— Exercise prompt —
Please pull out the part of the records that runs from the line containing "What space is" through the end of the records, both ends included, and copy those lines without any changes.
:: Working data ::
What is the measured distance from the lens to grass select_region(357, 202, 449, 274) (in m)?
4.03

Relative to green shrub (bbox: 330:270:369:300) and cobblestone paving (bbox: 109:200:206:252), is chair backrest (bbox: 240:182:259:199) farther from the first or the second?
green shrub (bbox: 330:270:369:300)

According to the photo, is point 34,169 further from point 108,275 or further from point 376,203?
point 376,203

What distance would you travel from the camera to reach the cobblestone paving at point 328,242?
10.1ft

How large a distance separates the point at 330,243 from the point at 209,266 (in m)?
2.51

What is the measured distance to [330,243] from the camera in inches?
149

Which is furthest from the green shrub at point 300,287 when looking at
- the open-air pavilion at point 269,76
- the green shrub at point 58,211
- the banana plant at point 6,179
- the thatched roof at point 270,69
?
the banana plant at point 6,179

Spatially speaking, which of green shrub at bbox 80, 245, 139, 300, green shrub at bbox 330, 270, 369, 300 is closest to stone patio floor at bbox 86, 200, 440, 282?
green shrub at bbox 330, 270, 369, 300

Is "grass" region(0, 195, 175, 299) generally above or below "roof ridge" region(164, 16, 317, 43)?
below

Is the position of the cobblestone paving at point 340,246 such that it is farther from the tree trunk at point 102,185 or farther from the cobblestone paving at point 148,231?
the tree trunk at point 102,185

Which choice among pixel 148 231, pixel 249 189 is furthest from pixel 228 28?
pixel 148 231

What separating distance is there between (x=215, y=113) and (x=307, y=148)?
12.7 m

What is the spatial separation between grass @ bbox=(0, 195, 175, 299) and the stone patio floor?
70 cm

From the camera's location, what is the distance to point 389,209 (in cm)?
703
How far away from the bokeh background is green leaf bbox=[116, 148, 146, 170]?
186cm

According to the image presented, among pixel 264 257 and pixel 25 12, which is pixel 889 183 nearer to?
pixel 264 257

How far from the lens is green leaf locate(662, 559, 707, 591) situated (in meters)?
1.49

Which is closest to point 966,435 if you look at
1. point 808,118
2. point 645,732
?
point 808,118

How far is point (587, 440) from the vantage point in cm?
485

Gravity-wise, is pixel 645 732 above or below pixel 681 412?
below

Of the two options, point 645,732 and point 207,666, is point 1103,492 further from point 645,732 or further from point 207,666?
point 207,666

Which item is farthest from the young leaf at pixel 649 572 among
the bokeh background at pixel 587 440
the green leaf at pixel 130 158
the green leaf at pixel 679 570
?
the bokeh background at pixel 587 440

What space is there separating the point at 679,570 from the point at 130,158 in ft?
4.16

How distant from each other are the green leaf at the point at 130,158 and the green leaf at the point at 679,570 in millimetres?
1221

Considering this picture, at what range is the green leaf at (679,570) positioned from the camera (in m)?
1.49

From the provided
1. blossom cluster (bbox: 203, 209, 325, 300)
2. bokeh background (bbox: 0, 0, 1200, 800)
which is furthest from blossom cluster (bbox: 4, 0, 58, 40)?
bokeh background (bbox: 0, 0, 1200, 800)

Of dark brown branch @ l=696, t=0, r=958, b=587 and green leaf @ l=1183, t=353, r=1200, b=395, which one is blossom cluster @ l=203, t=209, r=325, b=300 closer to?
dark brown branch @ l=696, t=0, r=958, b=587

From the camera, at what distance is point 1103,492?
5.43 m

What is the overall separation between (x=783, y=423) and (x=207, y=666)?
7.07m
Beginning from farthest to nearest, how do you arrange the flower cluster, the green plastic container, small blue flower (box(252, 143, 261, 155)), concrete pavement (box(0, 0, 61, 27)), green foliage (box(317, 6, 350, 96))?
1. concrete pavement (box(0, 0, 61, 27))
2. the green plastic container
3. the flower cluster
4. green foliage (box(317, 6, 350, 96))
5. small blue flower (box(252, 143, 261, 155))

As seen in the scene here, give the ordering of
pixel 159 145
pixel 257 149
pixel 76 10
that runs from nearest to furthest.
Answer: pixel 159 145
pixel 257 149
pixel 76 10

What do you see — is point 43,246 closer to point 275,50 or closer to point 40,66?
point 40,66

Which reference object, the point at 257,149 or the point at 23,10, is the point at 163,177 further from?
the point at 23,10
:::
— Output of the exercise —
What space is there separating the point at 679,570 from the point at 130,158 in ft?
4.16

How distant from each other are the green leaf at the point at 130,158 and the green leaf at the point at 679,570 in millimetres?
1221

Considering this picture, at what range is the green leaf at (679,570) positioned from the camera (in m)?
1.49

From the provided
1. blossom cluster (bbox: 203, 209, 325, 300)
2. bokeh background (bbox: 0, 0, 1200, 800)
which is furthest from blossom cluster (bbox: 4, 0, 58, 40)?
bokeh background (bbox: 0, 0, 1200, 800)

Of dark brown branch @ l=696, t=0, r=958, b=587 and green leaf @ l=1183, t=353, r=1200, b=395, which one is blossom cluster @ l=203, t=209, r=325, b=300 closer to?
dark brown branch @ l=696, t=0, r=958, b=587

From the camera, at what distance is point 1103,492?
5.43 m

What is the overall separation between (x=783, y=423) and (x=207, y=666)?
7.07m
Beginning from farthest to nearest, how do you arrange the flower cluster, the green plastic container, small blue flower (box(252, 143, 261, 155)), concrete pavement (box(0, 0, 61, 27)), green foliage (box(317, 6, 350, 96))?
1. concrete pavement (box(0, 0, 61, 27))
2. the green plastic container
3. the flower cluster
4. green foliage (box(317, 6, 350, 96))
5. small blue flower (box(252, 143, 261, 155))

As seen in the scene here, give the ordering of
pixel 159 145
pixel 257 149
pixel 76 10
that runs from nearest to furthest.
Answer: pixel 159 145
pixel 257 149
pixel 76 10

What do you see — is point 43,246 closer to point 275,50 or closer to point 40,66?
point 40,66

Which reference object, the point at 257,149 or the point at 23,10, is the point at 163,177 further from?
the point at 23,10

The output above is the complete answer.